## READING TEXT
::::::::

Impact of upcoming amendments to the German Real Estate Transfer Tax Act on real estate share deals

Upcoming amendments to the German Real Estate Transfer Tax Act (RETTA) will have significant implications on real estate transactions structured as share deals. Still available options for implementing restructurings without triggering RETT should be made use of.

On 31 July 2019, the German Federal Government approved a draft law amending the Real Estate Transfer Tax Act (RETTA) in order to increase Real Estate Transfer Tax (RETT) revenues by limiting the options of share deals.

Following a statement by the Bundesrat - within the framework of which various proposals for amendments were made - and a counter-statement by the Federal Government, the draft bill of the Federal Government in the version of BT-Drs. 19/13437 was the subject of the first reading and deliberation in the Bundestag on 27 September 2019 and was subsequently referred to the Finance Committee for lead consultation.

Irrespective of the further course and outcome of the legislative project, the forthcoming legislative amendments will have far-reaching consequences. Following previous articles in the Deloitte Tax-News, the following article intends to shed light on the practical effects of the pending amendments to the law and to highlight the options still currently available for structuring real estate transactions such that no RETT is triggered.

I. Background and current legal situation

According to the concept of the German RETTA, RETT is triggered if a transfer of the ownership of a property located in Germany takes place.

However, the RETTA does not only take into account transactions directly related to a property. Further, the acquisition of at least 95% of the shares in a real estate holding company is treated as a transfer of the ownership in the real estate and is subject to RETT.

In practice, the thresholds and holding periods explicitly provided in the RETTA have been used so far to possibly allow RETT neutral transactions.

1. Acquisition of real estate by transfer of shares/participations in a real estate
   holding partnership under current law

Based on current law, in case that a property is acquired by way of a share deal through a transfer of shares/participations in a partnership (e.g., KG or GmbH & Co. KG), RETT is triggered if at least 95 % of the shares in the partnership are transferred directly or indirectly to new shareholders within a five-year period (cf. Section 1 para. 2a RETTA).

::::::::

## DATA BELOW
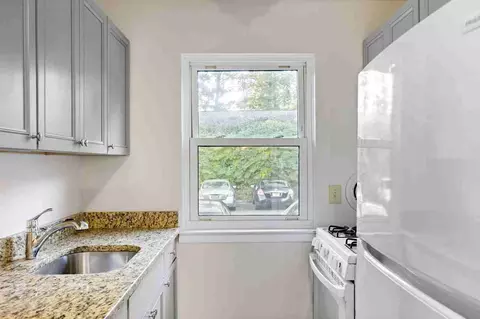 215 2nd St, Hackensack, NJ 07601 photo 5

::::::::

## WHAT YOU NEED TO DO
• A. Please list every state body that the German real estate transfer tax text names as taking part in the legislative process for the draft law.
• B. Resume the article on the German real estate transfer tax amendments, beginning right after its final sentence.

## ANSWERS PROVIDED
• A.
- German Federal Government
- Bundesrat
- Bundestag
- Finance Committee

• B.
Thus, to date, the transfer of shares in a real estate holding partnership frequently has been structured as follows:

Initially, the purchaser acquires 94.9% of the shares in the partnership, while the seller retains the remaining 5.1% of the shares for at least 5 years. After a period of at least 5 years, the purchaser acquires the remaining 5.1% of the shares. The additional acquisition of 5.1% of the shares does lead to a unification of all shares in the hands of the purchaser, which triggers RETT (cf. Section 1 para. 3 no. 1 RETTA). However, RETT is only due in respect of the 5.1% of the shares in the partnership acquired later, as the acquirer has now held the (initially acquired) 94.9%-share in the partnership for more than 5 years and can therefore benefit from the tax exemption pursuant to Section 6 para. 2 and para. 4 RETTA.

2. Acquisition of real estate by transfer of shares in a real estate holding
   corporation under current law

In case of a transfer of shares in a corporation holding real estate (e.g., a GmbH), under current law, a direct or indirect transfer of at least 95% of the shares in the corporation triggers RETT (cf. Section 1 para. 3 no. 1 RETTA).

 Here, transfers often were effected as follows:

The purchaser acquires 94.9% of the shares in the real estate owning corporation. The remaining 5.1% of the shares are either acquired by a co-acquirer, who, however, may not be associated with the acquirer in accordance with group law or in an economic way, or remain with the seller.

Unlike in the case of the acquisition of shares in a partnership holding real estate, there is no possibility here to transfer the remaining 5.1% shares in the corporation in a RETT neutral way If the initial acquirer or a company affiliated with him acquires the remaining 5.1% of the shares at a later date, this results in RETT on 100% of the real estate held by the corporation.

II. Upcoming changes to the RETTA

 1. Basic principles

The Federal Government believes that the practice of avoiding the incurrence of RETT when acquiring real estate through so-called share deals is an "abusive practice of tax avoidance" and wishes to prevent it. Practice has shown, states the Federal Government in its draft of a law for the change of the RETTA, that especially in the range of high-end real estate transactions, by taking structuring measures, market participants succeed again and again in avoiding RETT. 

2. Status of the legislative procedure

On 8 May 2019, the Federal Ministry of Finance published the draft bill for a law on further tax incentives for electromobility and amendments to further tax regulations. This draft law contained regulations aimed at curbing abusive tax arrangements in connection with RETT. This concerns in particular the so-called share deals. The basis for the proposed regulations was a catalogue of measures adopted by the Conference of Finance Ministers already on 21 June 2018 (see Deloitte Tax-News).

The RETT regulations from the draft bill JStG2019 were then transferred into a separate bill; on 31 July 2019, the Federal Government adopted the government proposal for a law amending the RETTA.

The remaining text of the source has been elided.